Man-Mohan Bhandari
- Country (sports): India
- Born: 26 February 1913 Lahore, India
- Turned pro: 1930 (ILTF tour)
- Retired: 1942

Singles
- Career record: 46–18
- Career titles: 1

Grand Slam singles results
- Wimbledon: 2R (1936)

= Man-Mohan Bhandari =

Indian tennis player (born 1913)

Man-Mohan Bhandari (born 26 February 1913, date of death unknown) was an Indian tennis player. He competed at the Wimbledon Championships twice, in 1934 and 1936. He was active from 1930 to 1942 contesting 3 career singles finals and won 1 title.

==Career==
Man-Mohan Bhandari was born in Lahore, India on 26 February 1913. In major tournaments he competed at the Wimbledon Championships in 1934 and 1936. At the 1934 Wimbledon Championships he lost in the first round to Swiss player Max Ellmer. At the 1936 Wimbledon Championships he reached progressed to the second round where he lost to Frenchman Yvon Petra.

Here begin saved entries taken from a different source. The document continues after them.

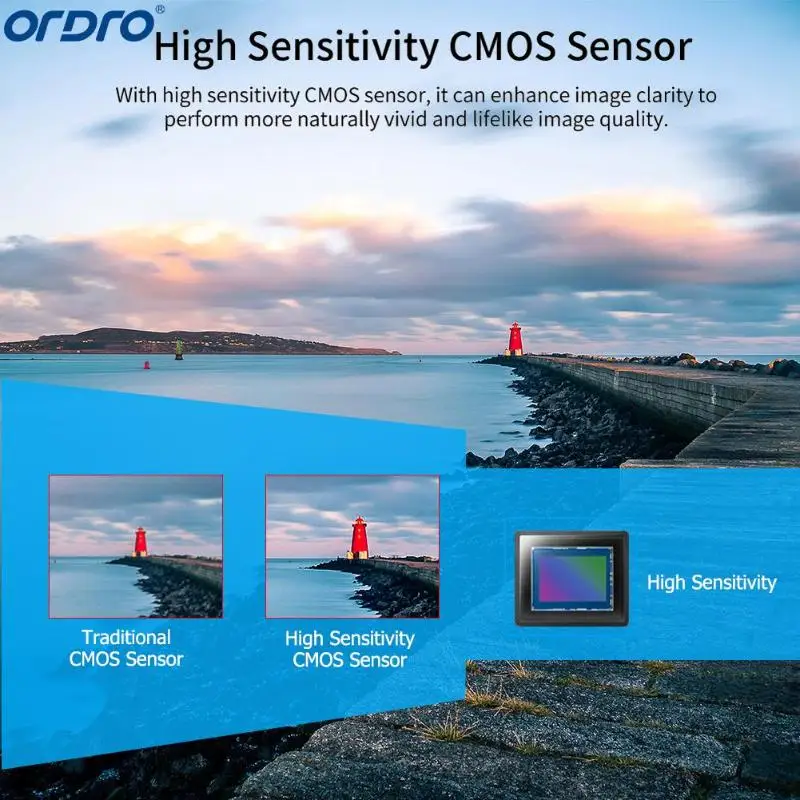 ORDRO®

High Sensitivity CMOS Sensor

With high sensitivity CMOS sensor, it can enhance image clarity to perform more naturally vivid and lifelike image quality.

Traditional CMOS Sensor

High Sensitivity CMOS Sensor

High Sensitivity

Bhandari played his first tournament at the Calcutta South Club Invitation in 1930 where he reached the quarter finals, but lost to Jacques Brugnon. In 1932 he played at the Punjab University Tennis Championships where he progressed to the final and won that title. The same year he competed at the Indian International Championships where he reached the fourth round and lost to the American player Leonard Brooke Edwards.

In 1934 he travelled to England to take part in Wimbledon Championships that year, whilst there he also took part in a number of other tournaments. At the Southdean Hard Court Championships he was a losing semi finalist to compatriot Mohammed Sleem. He also played at the Tunbridge Wells Open where he reached the final, but was beaten by the South African player Vernon Kirby in straight sets.

Bhandari then played at the Cumberland Hard Court Championships where he also reached the final of that event, before losing to the World No 4 ranked player Bunny Austin. He played his final known singles tournament at the Parsi Gymkhana Open Tournament in 1942.

==Career finals==
===Singles (3), titles (1), runners up (2)===

| Category + (Titles) |
|---|
| Grand Slam/World Championship (0) |
| Important (0) |
| National (0) |
| Regular (1) |

| Titles by Surface |
|---|
| Clay – Outdoor (0) |
| Grass – Outdoor (1) |
| Hard – Outdoor (0) |
| Carpet – Indoor (0) |
| Wood – Indoor (0) |

| No | Result | Date | Tournament | Surface | Opponent | Score |
|---|---|---|---|---|---|---|
| 1. | Win | 23-Nov-1932 | Punjab University Tennis Championships | Grass | India Sohan Lal | 6–4, 6–2, 6–3. |
| 1. | Loss | 4‑Aug‑1934 | Tunbridge Wells Open | Grass | RSA Vernon Kirby | 1–6, 2–6. |
| 2. | Loss | 22‑Sep‑1934 | Cumberland Hard Court Championships | Clay | GBR Bunny Austin | 2–6, 1–6. |

==Personal==
Bhandari was educated at Central Model School and Government College, Lahore, India, and later attended Emmanuel College, Cambridge.